> _THE EXERCISE_:
From the article on building an EKS cluster with Terraform, extract verbatim the passage that begins at the words "Amazon Elastic Kubernetes" and stops after the words "need careful consideration.".

> _SOURCE_:
MORU

Date

August 25th, 2024

Client

E-commerce

Services

GITHUB ACTIONS CI/CD
AWS EKS
Helm Charts

Building a Production-Ready EKS Cluster with Terraform

Introduction

Amazon Elastic Kubernetes Service (EKS) has become a go-to solution for organizations looking to run containerized applications at scale. While AWS provides a managed Kubernetes control plane, setting up a production-ready EKS environment involves numerous components and best practices that need careful consideration.

In this article, I’ll walk through a complete Terraform implementation that automates the deployment of a production-grade EKS environment. This implementation is available in my GitHub repository: https://github.com/prasad-moru/AWS_EKS_TF.

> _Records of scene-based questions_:
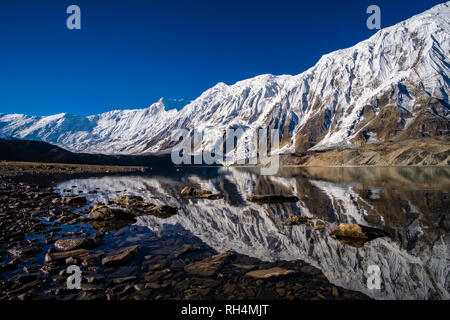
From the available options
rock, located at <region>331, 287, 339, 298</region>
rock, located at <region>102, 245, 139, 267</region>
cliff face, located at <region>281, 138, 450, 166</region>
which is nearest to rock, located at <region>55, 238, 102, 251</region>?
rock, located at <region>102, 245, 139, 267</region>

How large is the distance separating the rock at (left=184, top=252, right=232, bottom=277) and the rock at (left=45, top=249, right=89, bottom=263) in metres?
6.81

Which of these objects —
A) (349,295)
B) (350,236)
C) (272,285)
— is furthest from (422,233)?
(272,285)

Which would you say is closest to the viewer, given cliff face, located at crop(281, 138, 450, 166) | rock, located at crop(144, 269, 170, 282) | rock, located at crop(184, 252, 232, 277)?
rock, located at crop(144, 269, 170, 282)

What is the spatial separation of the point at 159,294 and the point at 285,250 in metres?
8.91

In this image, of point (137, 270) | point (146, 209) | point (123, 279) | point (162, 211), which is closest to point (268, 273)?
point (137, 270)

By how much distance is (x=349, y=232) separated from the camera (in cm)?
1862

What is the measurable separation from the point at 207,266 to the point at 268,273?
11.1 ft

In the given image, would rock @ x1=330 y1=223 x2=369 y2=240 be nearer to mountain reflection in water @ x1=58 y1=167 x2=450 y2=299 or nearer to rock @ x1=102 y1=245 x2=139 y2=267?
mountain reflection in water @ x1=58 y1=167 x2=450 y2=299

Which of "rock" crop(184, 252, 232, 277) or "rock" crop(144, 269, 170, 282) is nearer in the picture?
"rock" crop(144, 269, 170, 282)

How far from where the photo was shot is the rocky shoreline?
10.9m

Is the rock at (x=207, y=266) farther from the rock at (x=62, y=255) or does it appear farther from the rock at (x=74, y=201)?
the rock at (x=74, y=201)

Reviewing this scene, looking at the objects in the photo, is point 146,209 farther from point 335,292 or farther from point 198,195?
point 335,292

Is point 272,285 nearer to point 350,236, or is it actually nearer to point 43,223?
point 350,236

==

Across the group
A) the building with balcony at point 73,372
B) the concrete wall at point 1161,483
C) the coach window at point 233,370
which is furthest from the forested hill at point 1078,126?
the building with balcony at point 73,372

> _REPLY_:
Amazon Elastic Kubernetes Service (EKS) has become a go-to solution for organizations looking to run containerized applications at scale. While AWS provides a managed Kubernetes control plane, setting up a production-ready EKS environment involves numerous components and best practices that need careful consideration.